You guys have more experience that me on that, so what do you reckon ? Do these numbers sound reasonable ? Or should the prediction be much more accurate (indicating that my move ordering sucks) ?
Here is the common metric to see how your ordering works. At any node in the tree where you fail high, at any point in time, first move or not, increment a counter failed_high.
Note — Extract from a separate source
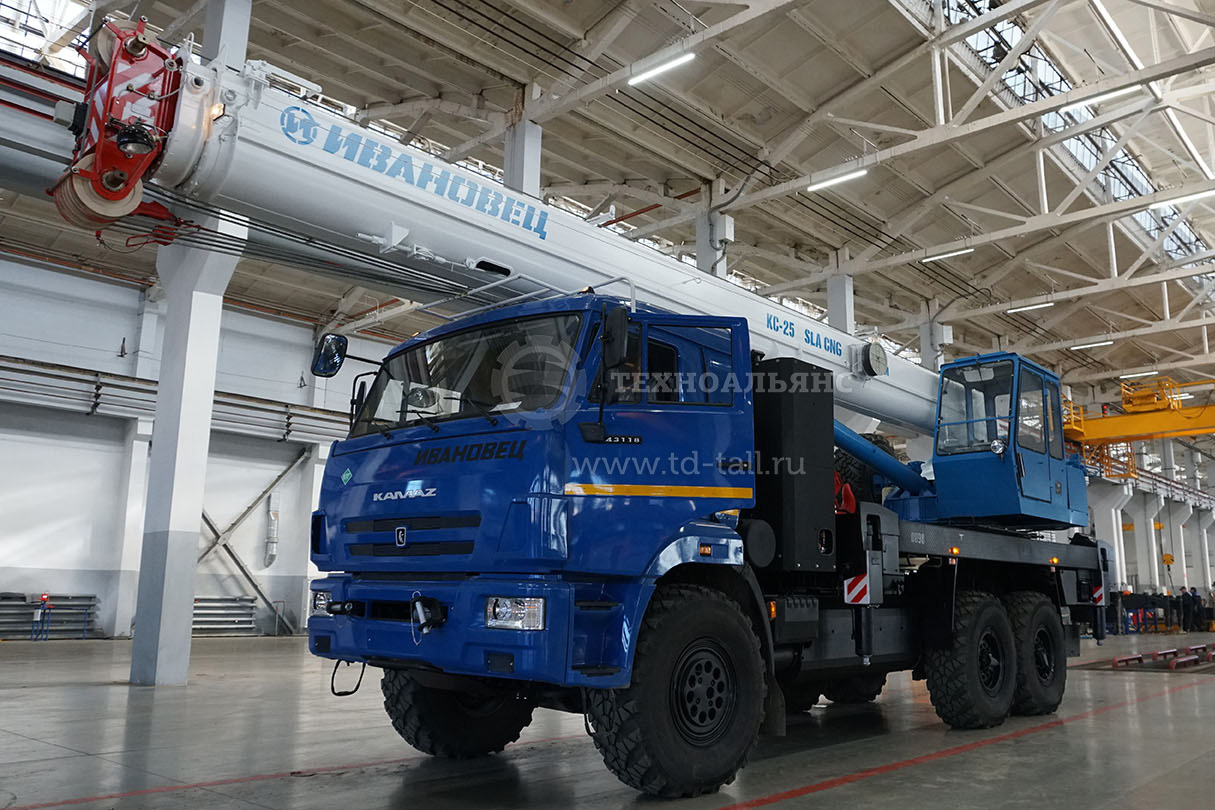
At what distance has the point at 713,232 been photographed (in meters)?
14.5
At those positions where you increment that counter, if you have just searched one move, increment a second counter failed_high_1st_move.

After the search is done, print this:

percentage = 100 * failed_high_1st_move / failed_high.

You want to be at 90% or above, otherwise your basic move ordering needs work...
But what if I fail high, or fail low, *before* searching the first move ? Reasons for this are:
- TT pruning
- eval pruning (when eval is significantly above beta, at low depth, and under certain stability conditions, I return a fail high score = eval + tempo_bonus)
- razoring
- null move pruning: don't forget that 81% of the time my null move searh fails high, and I return without searching anything.

So, because of the above, my search typically exits in the vast majority of cases without even generating any moves or searching any...

Of course I could do the counting you suggest on the subpopulation of nodes that actually *reach* the move loop. But that subpopulation is relatively small, and could introduce a selection biais, no ?

That's why the only thing I can reliably measure is the %age of nodes that fail low or fail high, by predicted node type (I have to increment my counters at every possible exit point of the search, and there are quite a few).
Theory and practice sometimes clash. And when that happens, theory loses. Every single time.